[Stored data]
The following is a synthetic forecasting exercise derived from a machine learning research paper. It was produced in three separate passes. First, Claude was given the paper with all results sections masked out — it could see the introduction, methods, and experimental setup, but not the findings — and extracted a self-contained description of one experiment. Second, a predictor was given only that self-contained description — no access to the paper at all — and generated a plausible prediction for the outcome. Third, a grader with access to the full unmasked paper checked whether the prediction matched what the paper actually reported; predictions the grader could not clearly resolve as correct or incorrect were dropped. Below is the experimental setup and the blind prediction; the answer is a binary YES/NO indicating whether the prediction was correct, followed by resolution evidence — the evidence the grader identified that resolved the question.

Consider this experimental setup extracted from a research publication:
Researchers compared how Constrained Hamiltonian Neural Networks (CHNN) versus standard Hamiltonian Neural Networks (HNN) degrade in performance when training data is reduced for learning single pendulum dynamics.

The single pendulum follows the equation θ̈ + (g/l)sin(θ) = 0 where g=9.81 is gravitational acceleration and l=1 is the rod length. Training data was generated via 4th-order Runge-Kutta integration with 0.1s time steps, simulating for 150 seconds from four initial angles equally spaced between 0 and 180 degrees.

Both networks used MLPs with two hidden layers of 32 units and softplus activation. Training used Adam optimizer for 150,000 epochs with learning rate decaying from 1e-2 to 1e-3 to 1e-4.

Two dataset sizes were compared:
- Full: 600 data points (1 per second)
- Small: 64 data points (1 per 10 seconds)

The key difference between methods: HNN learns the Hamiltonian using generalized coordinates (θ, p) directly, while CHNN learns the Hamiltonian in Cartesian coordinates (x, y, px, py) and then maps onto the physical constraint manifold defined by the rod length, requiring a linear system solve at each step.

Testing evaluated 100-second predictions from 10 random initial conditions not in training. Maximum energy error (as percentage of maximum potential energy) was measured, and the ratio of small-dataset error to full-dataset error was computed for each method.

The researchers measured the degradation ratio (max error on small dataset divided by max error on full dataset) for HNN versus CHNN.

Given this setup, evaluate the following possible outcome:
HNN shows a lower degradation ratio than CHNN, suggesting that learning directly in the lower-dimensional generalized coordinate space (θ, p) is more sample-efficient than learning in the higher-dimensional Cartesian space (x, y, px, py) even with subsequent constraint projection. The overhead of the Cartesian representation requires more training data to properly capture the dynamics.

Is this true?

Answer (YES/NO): YES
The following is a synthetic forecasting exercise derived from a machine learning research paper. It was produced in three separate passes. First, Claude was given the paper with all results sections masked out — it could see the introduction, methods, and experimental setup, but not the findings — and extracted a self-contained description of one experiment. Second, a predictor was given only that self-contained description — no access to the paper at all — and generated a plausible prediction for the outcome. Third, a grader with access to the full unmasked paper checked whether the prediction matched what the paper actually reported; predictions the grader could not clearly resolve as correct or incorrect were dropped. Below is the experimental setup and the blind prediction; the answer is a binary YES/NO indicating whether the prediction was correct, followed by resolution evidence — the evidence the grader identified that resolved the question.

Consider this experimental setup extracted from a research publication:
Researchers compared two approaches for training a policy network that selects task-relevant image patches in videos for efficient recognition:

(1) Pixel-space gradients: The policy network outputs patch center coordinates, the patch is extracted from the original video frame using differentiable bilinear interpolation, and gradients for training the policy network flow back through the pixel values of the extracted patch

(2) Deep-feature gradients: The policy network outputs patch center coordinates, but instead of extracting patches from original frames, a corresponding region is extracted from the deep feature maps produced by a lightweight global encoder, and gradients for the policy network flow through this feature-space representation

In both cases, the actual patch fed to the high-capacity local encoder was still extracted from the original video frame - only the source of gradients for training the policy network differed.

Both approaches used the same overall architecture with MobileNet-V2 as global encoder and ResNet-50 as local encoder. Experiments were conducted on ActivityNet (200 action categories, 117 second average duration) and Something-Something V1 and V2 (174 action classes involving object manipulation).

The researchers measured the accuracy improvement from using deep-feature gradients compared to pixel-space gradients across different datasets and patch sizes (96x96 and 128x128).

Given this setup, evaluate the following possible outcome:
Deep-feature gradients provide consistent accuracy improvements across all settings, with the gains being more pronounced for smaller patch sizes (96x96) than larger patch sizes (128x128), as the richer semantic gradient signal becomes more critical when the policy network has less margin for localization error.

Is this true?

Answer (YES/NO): NO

Work required » Reproduce the entries exactly as they appear.

Result of the exercise »
The following is a synthetic forecasting exercise derived from a machine learning research paper. It was produced in three separate passes. First, Claude was given the paper with all results sections masked out — it could see the introduction, methods, and experimental setup, but not the findings — and extracted a self-contained description of one experiment. Second, a predictor was given only that self-contained description — no access to the paper at all — and generated a plausible prediction for the outcome. Third, a grader with access to the full unmasked paper checked whether the prediction matched what the paper actually reported; predictions the grader could not clearly resolve as correct or incorrect were dropped. Below is the experimental setup and the blind prediction; the answer is a binary YES/NO indicating whether the prediction was correct, followed by resolution evidence — the evidence the grader identified that resolved the question.

Consider this experimental setup extracted from a research publication:
Researchers compared how Constrained Hamiltonian Neural Networks (CHNN) versus standard Hamiltonian Neural Networks (HNN) degrade in performance when training data is reduced for learning single pendulum dynamics.

The single pendulum follows the equation θ̈ + (g/l)sin(θ) = 0 where g=9.81 is gravitational acceleration and l=1 is the rod length. Training data was generated via 4th-order Runge-Kutta integration with 0.1s time steps, simulating for 150 seconds from four initial angles equally spaced between 0 and 180 degrees.

Both networks used MLPs with two hidden layers of 32 units and softplus activation. Training used Adam optimizer for 150,000 epochs with learning rate decaying from 1e-2 to 1e-3 to 1e-4.

Two dataset sizes were compared:
- Full: 600 data points (1 per second)
- Small: 64 data points (1 per 10 seconds)

The key difference between methods: HNN learns the Hamiltonian using generalized coordinates (θ, p) directly, while CHNN learns the Hamiltonian in Cartesian coordinates (x, y, px, py) and then maps onto the physical constraint manifold defined by the rod length, requiring a linear system solve at each step.

Testing evaluated 100-second predictions from 10 random initial conditions not in training. Maximum energy error (as percentage of maximum potential energy) was measured, and the ratio of small-dataset error to full-dataset error was computed for each method.

The researchers measured the degradation ratio (max error on small dataset divided by max error on full dataset) for HNN versus CHNN.

Given this setup, evaluate the following possible outcome:
HNN shows a lower degradation ratio than CHNN, suggesting that learning directly in the lower-dimensional generalized coordinate space (θ, p) is more sample-efficient than learning in the higher-dimensional Cartesian space (x, y, px, py) even with subsequent constraint projection. The overhead of the Cartesian representation requires more training data to properly capture the dynamics.

Is this true?

Answer (YES/NO): YES
The following is a synthetic forecasting exercise derived from a machine learning research paper. It was produced in three separate passes. First, Claude was given the paper with all results sections masked out — it could see the introduction, methods, and experimental setup, but not the findings — and extracted a self-contained description of one experiment. Second, a predictor was given only that self-contained description — no access to the paper at all — and generated a plausible prediction for the outcome. Third, a grader with access to the full unmasked paper checked whether the prediction matched what the paper actually reported; predictions the grader could not clearly resolve as correct or incorrect were dropped. Below is the experimental setup and the blind prediction; the answer is a binary YES/NO indicating whether the prediction was correct, followed by resolution evidence — the evidence the grader identified that resolved the question.

Consider this experimental setup extracted from a research publication:
Researchers compared two approaches for training a policy network that selects task-relevant image patches in videos for efficient recognition:

(1) Pixel-space gradients: The policy network outputs patch center coordinates, the patch is extracted from the original video frame using differentiable bilinear interpolation, and gradients for training the policy network flow back through the pixel values of the extracted patch

(2) Deep-feature gradients: The policy network outputs patch center coordinates, but instead of extracting patches from original frames, a corresponding region is extracted from the deep feature maps produced by a lightweight global encoder, and gradients for the policy network flow through this feature-space representation

In both cases, the actual patch fed to the high-capacity local encoder was still extracted from the original video frame - only the source of gradients for training the policy network differed.

Both approaches used the same overall architecture with MobileNet-V2 as global encoder and ResNet-50 as local encoder. Experiments were conducted on ActivityNet (200 action categories, 117 second average duration) and Something-Something V1 and V2 (174 action classes involving object manipulation).

The researchers measured the accuracy improvement from using deep-feature gradients compared to pixel-space gradients across different datasets and patch sizes (96x96 and 128x128).

Given this setup, evaluate the following possible outcome:
Deep-feature gradients provide consistent accuracy improvements across all settings, with the gains being more pronounced for smaller patch sizes (96x96) than larger patch sizes (128x128), as the richer semantic gradient signal becomes more critical when the policy network has less margin for localization error.

Is this true?

Answer (YES/NO): NO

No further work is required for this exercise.